Perhaps it’s time for a change; seamless pipe might be about to go much higher profile. That follows a ruling at the end of December from the US International Trade Commission (ITC) in favour of new duties of between 10% and 16% on Chinese imports. As a trade case, it’s the ITC’s largest ever by dollar value (Chinese firms sold $2.8 billion of pipe to American customers in 2008). It also follows another new US tariff last autumn, that time on Chinese tyres (see WiC31).
Beijing has already responded to the news (“strong dissatisfaction” and “resolute opposition” were mentioned). But proposers of the new duty seem determined on further action. They’ve been energised by news that Chinese exports look to be recovering. For the hawks convinced that a wider trade war is on the horizon, it’s another step towards the inevitable confrontation.
Free trade lobbyists, on the other hand, fret that Obama’s campaign promise to get tough on Chinese trade practices means that he is now in payback mode to the labour unions. In signing-off the tyre duties, Obama became the first president to act under a “China Specific Safeguard” law that allows for temporary trade barriers in cases in which an import is said to be creating ‘market disruption’. George W Bush turned down similar advice from the ITC on four separate occasions.

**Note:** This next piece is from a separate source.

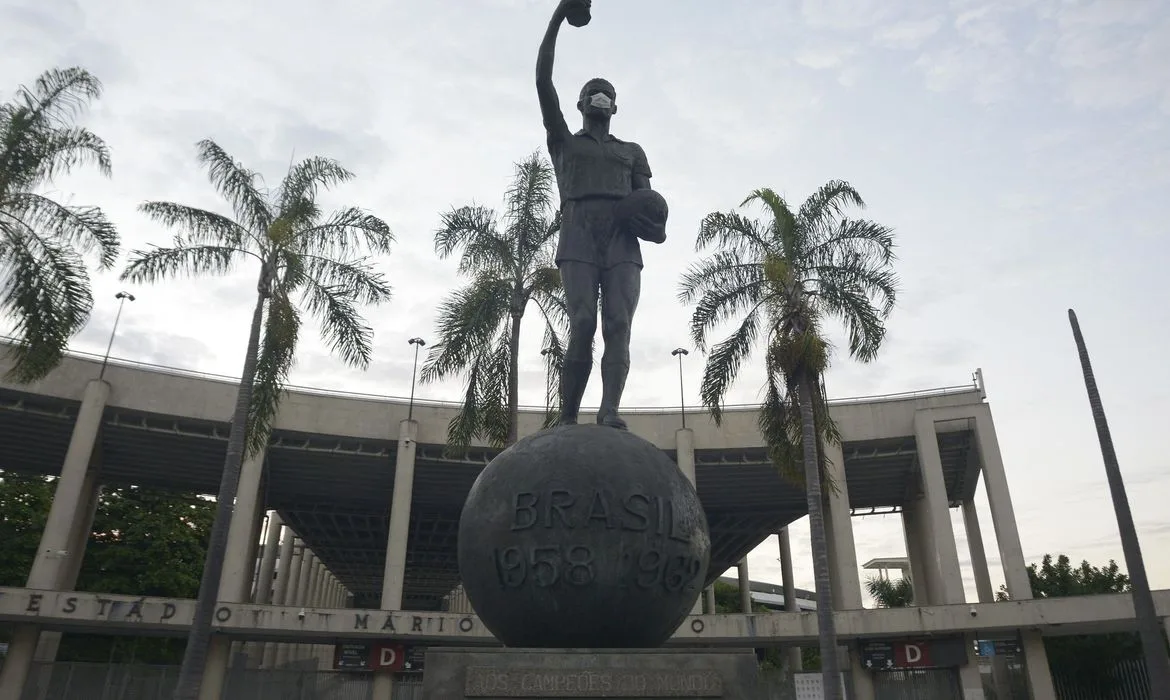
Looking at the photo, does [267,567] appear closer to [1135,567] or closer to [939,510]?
[939,510]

In fact, even the leading US tyre producers were against last year’s duty. Their main complaint was that the Chinese imports were low quality ones, sold largely to the most price-sensitive consumers. Most of the tyres manufactured in US factories are sold to a more discerning market, so the new tariffs were deemed unlikely to protect many American jobs. Chinese imports are going to be replaced by low-cost substitutes from places like Indonesia, Poland and Mexico – and not from factories in the US.

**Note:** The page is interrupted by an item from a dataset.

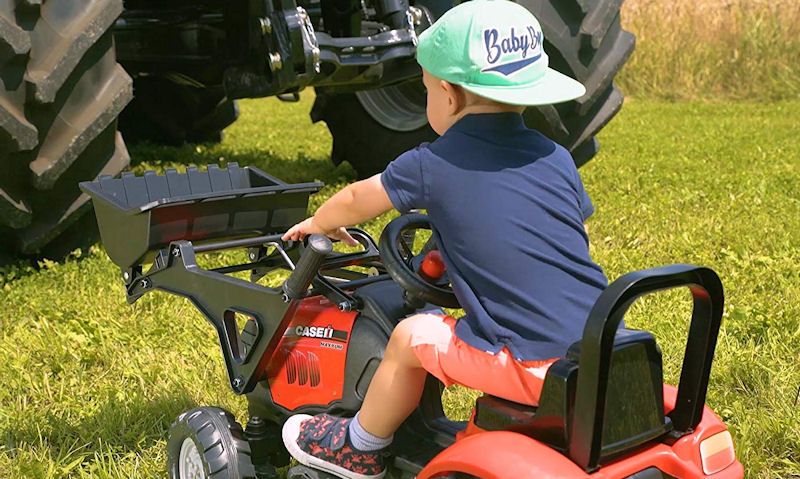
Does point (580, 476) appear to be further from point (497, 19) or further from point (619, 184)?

There are similarities in the steel pipe case, according to Adam Minter of Shanghai Scrap. He doubts that many US steel firms are making the type of pipe that the Chinese have been importing as they’re “bottom-feeder” products, well below international standards.

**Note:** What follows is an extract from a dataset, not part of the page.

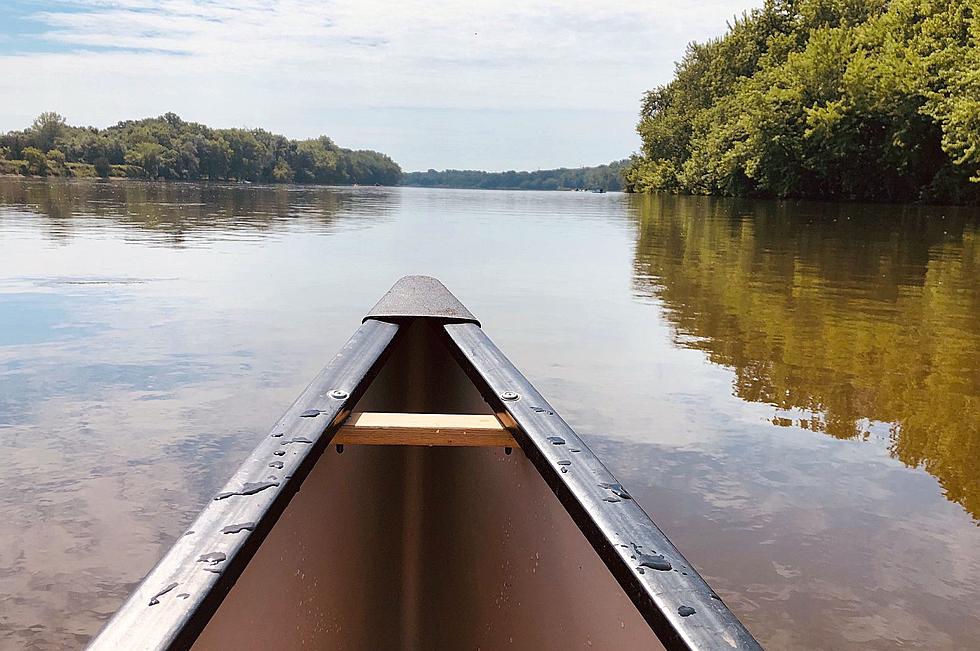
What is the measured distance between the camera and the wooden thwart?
1.93 meters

In China that may not be much of an issue as low wages mean the costs of replacing faulty pipes are lower too. But that’s not the case in developed markets, where energy firms are generally keener to avoid poorer quality imports, even at lower prices.
In which case, why the booming sales of Chinese pipe into the US after 2004? Minter says it was down to the oil price boom. Small, wildcatter drillers didn’t care too much about quality when oil was running up over $100 a barrel. Instead they were in expansion mode and ready to take bigger risks in prospecting for new strikes. Hence the sales of Chinese imports surged.
But this is getting into the details. And specifics are not something that pro-trade campaigners have been able to communicate especially well to American audiences receptive to anti-Chinese rhetoric.
Instead blue-collar groups are rallied by warnings that the US manufacturing base is on the verge of an irreversible decline. Unless something is done to counter Chinese imports…
Not so, according to a report authored last year by Daniel Ikenson and Scott Lincicome for the Cato Institute. Yes, since 2008 American manufacturers have struggled. But that is a result of a cyclical downturn. It does not signal approaching doom for the US manufacturing economy in general.
In fact, American manufacturers actually set new records in 2006 for output, revenues, profits and investment returns. There were new highs again the following year, although profits and return on investment tailed off because of rising costs in commodities and transportation. In both years the backdrop was record imports into the US economy. Ergo: this is not a zero-sum game.
And what the doomsayers tend to overlook, say the authors of the report, is that American factories continue to account for far more ‘value-added’ production than their Chinese counterparts. For every dollar of output coming from Chinese factories, US firms are producing almost $2.50 in higher value products. So even if US firms are ceding ground in some “bottom-feeder” markets, they also have the potential to march ahead in other areas, like biotech, aircraft technology, advanced medical devices and sophisticated machinery.
In this context, squaring up to the Chinese over low quality tyres and fractured piping looks like something of a side issue.
Of course, that’s an argument that won’t convince the increasingly small number of US workers still making similar products. But the US president is supposed to be a great communicator. And he should be picking his battles elsewhere.